▸ Work to do
Set down each of the lines below word for word, leaving out the pictures.

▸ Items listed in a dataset

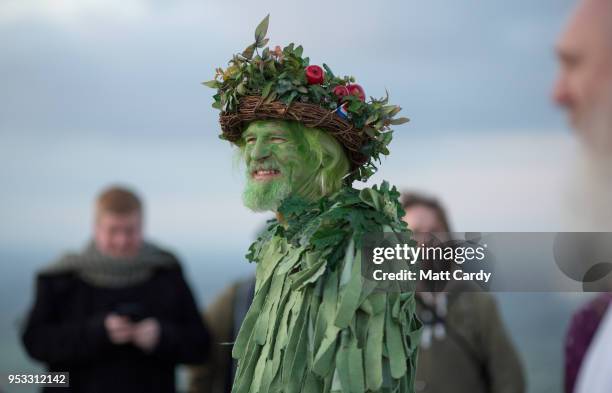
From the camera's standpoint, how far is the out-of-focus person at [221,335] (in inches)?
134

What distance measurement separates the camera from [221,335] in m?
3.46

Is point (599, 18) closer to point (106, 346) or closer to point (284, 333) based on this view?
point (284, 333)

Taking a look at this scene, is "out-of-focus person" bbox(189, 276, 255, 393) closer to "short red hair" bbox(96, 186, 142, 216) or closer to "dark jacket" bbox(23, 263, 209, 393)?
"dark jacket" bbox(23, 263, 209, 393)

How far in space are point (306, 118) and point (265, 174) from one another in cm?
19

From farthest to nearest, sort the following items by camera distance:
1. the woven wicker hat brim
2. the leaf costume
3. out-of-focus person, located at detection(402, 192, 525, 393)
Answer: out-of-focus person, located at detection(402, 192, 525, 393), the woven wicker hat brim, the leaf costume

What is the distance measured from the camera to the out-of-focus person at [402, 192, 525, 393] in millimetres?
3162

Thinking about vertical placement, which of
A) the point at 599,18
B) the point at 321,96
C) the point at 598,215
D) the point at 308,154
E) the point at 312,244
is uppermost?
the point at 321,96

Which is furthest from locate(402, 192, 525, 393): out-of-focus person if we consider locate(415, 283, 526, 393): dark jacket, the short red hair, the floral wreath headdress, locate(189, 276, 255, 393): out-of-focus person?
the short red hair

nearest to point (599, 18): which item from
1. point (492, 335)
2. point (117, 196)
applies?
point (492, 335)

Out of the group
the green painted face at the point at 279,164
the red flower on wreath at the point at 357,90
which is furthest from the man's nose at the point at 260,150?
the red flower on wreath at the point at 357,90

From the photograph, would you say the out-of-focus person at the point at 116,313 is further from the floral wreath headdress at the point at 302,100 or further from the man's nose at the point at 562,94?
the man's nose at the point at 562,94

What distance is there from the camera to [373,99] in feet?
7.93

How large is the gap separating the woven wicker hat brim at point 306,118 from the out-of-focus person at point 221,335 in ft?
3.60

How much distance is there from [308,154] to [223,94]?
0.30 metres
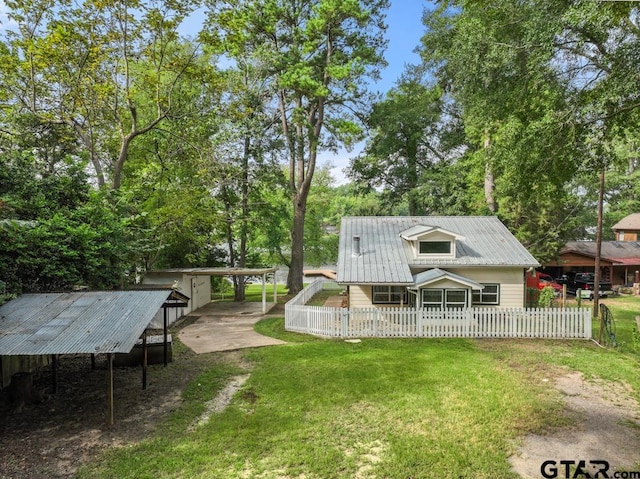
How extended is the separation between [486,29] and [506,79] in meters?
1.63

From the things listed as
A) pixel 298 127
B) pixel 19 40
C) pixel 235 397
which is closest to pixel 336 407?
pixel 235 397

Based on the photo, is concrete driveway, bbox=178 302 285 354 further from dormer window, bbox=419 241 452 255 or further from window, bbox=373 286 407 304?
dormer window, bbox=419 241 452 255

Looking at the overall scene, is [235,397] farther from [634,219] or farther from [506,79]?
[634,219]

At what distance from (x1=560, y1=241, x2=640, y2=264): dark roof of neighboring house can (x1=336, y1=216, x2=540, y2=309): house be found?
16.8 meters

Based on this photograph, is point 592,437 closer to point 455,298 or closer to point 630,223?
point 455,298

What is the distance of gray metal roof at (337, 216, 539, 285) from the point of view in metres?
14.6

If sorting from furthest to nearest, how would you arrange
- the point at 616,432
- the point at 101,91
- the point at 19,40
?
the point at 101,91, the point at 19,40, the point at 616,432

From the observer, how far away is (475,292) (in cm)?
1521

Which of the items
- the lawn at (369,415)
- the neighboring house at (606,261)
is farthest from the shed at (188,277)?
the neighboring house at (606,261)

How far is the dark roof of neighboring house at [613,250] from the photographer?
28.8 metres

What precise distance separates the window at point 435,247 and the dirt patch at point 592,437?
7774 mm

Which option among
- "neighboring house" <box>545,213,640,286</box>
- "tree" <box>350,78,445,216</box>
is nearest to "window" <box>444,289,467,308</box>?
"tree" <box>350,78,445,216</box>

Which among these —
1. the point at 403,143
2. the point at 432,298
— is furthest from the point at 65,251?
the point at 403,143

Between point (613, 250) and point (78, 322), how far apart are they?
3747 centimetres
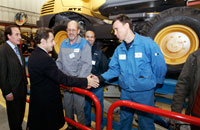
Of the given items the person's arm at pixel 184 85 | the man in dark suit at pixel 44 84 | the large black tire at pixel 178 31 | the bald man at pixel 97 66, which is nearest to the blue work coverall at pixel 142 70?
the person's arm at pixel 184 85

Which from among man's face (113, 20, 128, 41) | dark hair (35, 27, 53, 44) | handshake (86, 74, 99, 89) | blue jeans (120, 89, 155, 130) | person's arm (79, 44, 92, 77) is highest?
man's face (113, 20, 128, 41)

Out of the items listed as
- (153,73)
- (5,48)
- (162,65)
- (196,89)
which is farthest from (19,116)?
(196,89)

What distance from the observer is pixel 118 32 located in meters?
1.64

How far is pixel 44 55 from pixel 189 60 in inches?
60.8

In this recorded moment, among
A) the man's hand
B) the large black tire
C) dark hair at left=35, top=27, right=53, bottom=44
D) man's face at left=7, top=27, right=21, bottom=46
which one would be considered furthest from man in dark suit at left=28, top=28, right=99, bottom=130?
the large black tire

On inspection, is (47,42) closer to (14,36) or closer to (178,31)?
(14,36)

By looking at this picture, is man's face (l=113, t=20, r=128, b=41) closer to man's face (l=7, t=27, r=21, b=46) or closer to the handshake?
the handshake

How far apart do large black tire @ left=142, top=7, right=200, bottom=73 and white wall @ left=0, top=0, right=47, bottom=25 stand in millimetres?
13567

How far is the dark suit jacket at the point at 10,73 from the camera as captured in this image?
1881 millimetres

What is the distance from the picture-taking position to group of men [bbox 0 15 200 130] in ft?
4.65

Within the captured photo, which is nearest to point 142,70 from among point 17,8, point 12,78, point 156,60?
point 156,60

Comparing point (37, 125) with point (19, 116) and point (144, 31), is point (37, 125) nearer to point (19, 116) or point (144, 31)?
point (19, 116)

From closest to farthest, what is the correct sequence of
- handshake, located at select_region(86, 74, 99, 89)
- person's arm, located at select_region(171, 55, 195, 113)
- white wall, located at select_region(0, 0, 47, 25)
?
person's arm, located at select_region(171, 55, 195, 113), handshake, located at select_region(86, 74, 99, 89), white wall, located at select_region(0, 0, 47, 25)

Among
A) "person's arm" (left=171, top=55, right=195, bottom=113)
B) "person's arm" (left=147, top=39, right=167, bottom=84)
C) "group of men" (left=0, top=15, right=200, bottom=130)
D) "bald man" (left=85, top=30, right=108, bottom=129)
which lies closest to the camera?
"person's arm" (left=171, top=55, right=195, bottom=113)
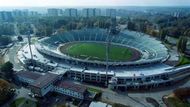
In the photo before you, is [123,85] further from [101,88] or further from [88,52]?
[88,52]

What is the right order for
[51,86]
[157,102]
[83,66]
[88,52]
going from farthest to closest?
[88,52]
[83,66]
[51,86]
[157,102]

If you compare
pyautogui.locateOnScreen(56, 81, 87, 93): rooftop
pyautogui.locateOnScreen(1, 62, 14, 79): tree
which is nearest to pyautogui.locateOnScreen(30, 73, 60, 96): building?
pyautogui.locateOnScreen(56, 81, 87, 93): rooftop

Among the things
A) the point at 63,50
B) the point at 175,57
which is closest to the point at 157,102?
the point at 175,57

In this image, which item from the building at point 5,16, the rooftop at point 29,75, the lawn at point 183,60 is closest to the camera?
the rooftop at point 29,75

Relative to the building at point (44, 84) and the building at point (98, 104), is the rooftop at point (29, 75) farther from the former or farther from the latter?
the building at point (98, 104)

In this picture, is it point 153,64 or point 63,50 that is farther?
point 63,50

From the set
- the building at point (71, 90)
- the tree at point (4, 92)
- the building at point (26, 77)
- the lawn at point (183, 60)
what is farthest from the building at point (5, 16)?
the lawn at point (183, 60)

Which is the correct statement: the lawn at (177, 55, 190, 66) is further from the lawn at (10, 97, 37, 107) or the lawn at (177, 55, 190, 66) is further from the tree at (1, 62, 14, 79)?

▸ Answer to this exercise
From the camera's standpoint, how far is the out-of-focus person at [221,335] (in inches)?
134

What distance measurement separates the camera from [221,335] in m?
3.46

Is point (599, 18) closer to point (106, 346) or closer to point (284, 333) based on this view?
point (284, 333)

Taking a look at this scene, is "out-of-focus person" bbox(189, 276, 255, 393) closer to "short red hair" bbox(96, 186, 142, 216) or closer to "dark jacket" bbox(23, 263, 209, 393)?
"dark jacket" bbox(23, 263, 209, 393)

How far in space are point (306, 118) and point (265, 174) from one another in cm?
19

From farthest to nearest, sort the following items by camera distance:
1. the woven wicker hat brim
2. the leaf costume
3. out-of-focus person, located at detection(402, 192, 525, 393)
Answer: out-of-focus person, located at detection(402, 192, 525, 393), the woven wicker hat brim, the leaf costume

What is the distance measured from the camera to the out-of-focus person at [402, 192, 525, 393] in millimetres?
3162

Thinking about vertical placement, which of
A) the point at 599,18
B) the point at 321,96
C) the point at 598,215
D) the point at 308,154
E) the point at 312,244
is uppermost?
the point at 321,96

Which is furthest from locate(402, 192, 525, 393): out-of-focus person if we consider locate(415, 283, 526, 393): dark jacket, the short red hair, the floral wreath headdress, locate(189, 276, 255, 393): out-of-focus person?
the short red hair

nearest to point (599, 18): which item from
1. point (492, 335)
2. point (117, 196)
applies?
point (492, 335)

Out of the group
the green painted face at the point at 279,164
the red flower on wreath at the point at 357,90
which is furthest from the man's nose at the point at 260,150?
the red flower on wreath at the point at 357,90

From the photograph, would you say the out-of-focus person at the point at 116,313 is further from the floral wreath headdress at the point at 302,100 or further from the man's nose at the point at 562,94?
the man's nose at the point at 562,94

What distance is there from the camera to [373,99] in feet?
7.93

How large is the gap separating the woven wicker hat brim at point 306,118 from the out-of-focus person at point 221,335 in ft?
3.60

How much distance is there from [308,154] to [223,94]?
0.30 metres
How extended is the separation between [486,29] and [506,79] in meters?
1.63

From the things listed as
A) pixel 298 127
B) pixel 19 40
C) pixel 235 397
which is closest to pixel 336 407?
pixel 235 397

Based on the photo, is concrete driveway, bbox=178 302 285 354 further from dormer window, bbox=419 241 452 255 or further from window, bbox=373 286 407 304?
dormer window, bbox=419 241 452 255

Looking at the overall scene, is [235,397] farther from [634,219] or farther from [506,79]?
[634,219]

At what distance from (x1=560, y1=241, x2=640, y2=264): dark roof of neighboring house can (x1=336, y1=216, x2=540, y2=309): house be found?
16.8 meters

Based on this photograph, is point 592,437 closer to point 455,298 or closer to point 630,223?
point 455,298

What is the distance of gray metal roof at (337, 216, 539, 285) from the point of view in metres?
14.6

If sorting from furthest to nearest, how would you arrange
- the point at 616,432
- the point at 101,91
- the point at 19,40
?
the point at 101,91, the point at 19,40, the point at 616,432

From the observer, how far away is (475,292) (in cm)?
1521

Which of the items
- the lawn at (369,415)
- the neighboring house at (606,261)
is farthest from the shed at (188,277)?
the neighboring house at (606,261)

How far is the dark roof of neighboring house at [613,250] from the photographer?
28.8 metres

What precise distance separates the window at point 435,247 and the dirt patch at point 592,437?
7774 mm

Which option among
- "neighboring house" <box>545,213,640,286</box>
- "tree" <box>350,78,445,216</box>
is nearest to "window" <box>444,289,467,308</box>?
"tree" <box>350,78,445,216</box>

Which among these —
1. the point at 403,143
2. the point at 432,298
— is furthest from the point at 65,251?
the point at 403,143

Between point (613, 250) and point (78, 322), how far apart are they?
3747 centimetres
Of the given items the person's arm at pixel 184 85 | the man in dark suit at pixel 44 84 | the large black tire at pixel 178 31 | the bald man at pixel 97 66, which is nearest to the blue work coverall at pixel 142 70?
the person's arm at pixel 184 85

Which from among man's face (113, 20, 128, 41) | dark hair (35, 27, 53, 44) | handshake (86, 74, 99, 89) | blue jeans (120, 89, 155, 130) | person's arm (79, 44, 92, 77) is highest?
man's face (113, 20, 128, 41)

Out of the items listed as
- (153,73)
- (5,48)
- (162,65)
- (196,89)
which is farthest from (19,116)?
(196,89)

What distance from the observer is pixel 118 32 located in meters?
1.64

How far is pixel 44 55 from pixel 189 60 in inches?
60.8

In this recorded moment, among
A) the man's hand
B) the large black tire
C) dark hair at left=35, top=27, right=53, bottom=44
D) man's face at left=7, top=27, right=21, bottom=46
which one would be considered furthest from man in dark suit at left=28, top=28, right=99, bottom=130?
the large black tire

On inspection, is (47,42) closer to (14,36) or closer to (178,31)?
(14,36)

By looking at this picture, is man's face (l=113, t=20, r=128, b=41) closer to man's face (l=7, t=27, r=21, b=46) or closer to the handshake?
the handshake

How far apart do large black tire @ left=142, top=7, right=200, bottom=73 and white wall @ left=0, top=0, right=47, bottom=25 stand in millimetres?
13567

How far is the dark suit jacket at the point at 10,73 from the camera as captured in this image?
1881 millimetres

What is the distance from the picture-taking position to group of men [bbox 0 15 200 130] in ft?
4.65

Within the captured photo, which is nearest to point 142,70 from among point 17,8, point 12,78, point 156,60?
point 156,60

Comparing point (37, 125) with point (19, 116) and point (144, 31), is point (37, 125) nearer to point (19, 116) or point (144, 31)?
point (19, 116)

From closest to farthest, what is the correct sequence of
- handshake, located at select_region(86, 74, 99, 89)
- person's arm, located at select_region(171, 55, 195, 113)
- white wall, located at select_region(0, 0, 47, 25)
?
person's arm, located at select_region(171, 55, 195, 113), handshake, located at select_region(86, 74, 99, 89), white wall, located at select_region(0, 0, 47, 25)

Among
A) "person's arm" (left=171, top=55, right=195, bottom=113)
B) "person's arm" (left=147, top=39, right=167, bottom=84)
C) "group of men" (left=0, top=15, right=200, bottom=130)
D) "bald man" (left=85, top=30, right=108, bottom=129)
which lies closest to the camera?
"person's arm" (left=171, top=55, right=195, bottom=113)
In the photo before you, is [123,85] further from [101,88] or further from [88,52]?
[88,52]

What is the right order for
[51,86]
[157,102]
[83,66]
[88,52]
going from farthest to closest?
[88,52]
[83,66]
[51,86]
[157,102]

If you compare
pyautogui.locateOnScreen(56, 81, 87, 93): rooftop
pyautogui.locateOnScreen(1, 62, 14, 79): tree
which is nearest to pyautogui.locateOnScreen(30, 73, 60, 96): building?
pyautogui.locateOnScreen(56, 81, 87, 93): rooftop

Among the things
A) the point at 63,50
B) the point at 175,57
which is closest to the point at 157,102?
the point at 175,57

In this image, which item from the building at point 5,16, the rooftop at point 29,75, the lawn at point 183,60 is closest to the camera?
the rooftop at point 29,75

Relative to the building at point (44, 84) and the building at point (98, 104), is the rooftop at point (29, 75) farther from the former or farther from the latter?
the building at point (98, 104)

In this picture, is it point 153,64 or point 63,50 that is farther?
point 63,50

From the set
- the building at point (71, 90)
- the tree at point (4, 92)
- the building at point (26, 77)
- the lawn at point (183, 60)
what is farthest from the building at point (5, 16)?
the lawn at point (183, 60)

Which is the correct statement: the lawn at (177, 55, 190, 66) is further from the lawn at (10, 97, 37, 107) or the lawn at (177, 55, 190, 66) is further from the tree at (1, 62, 14, 79)?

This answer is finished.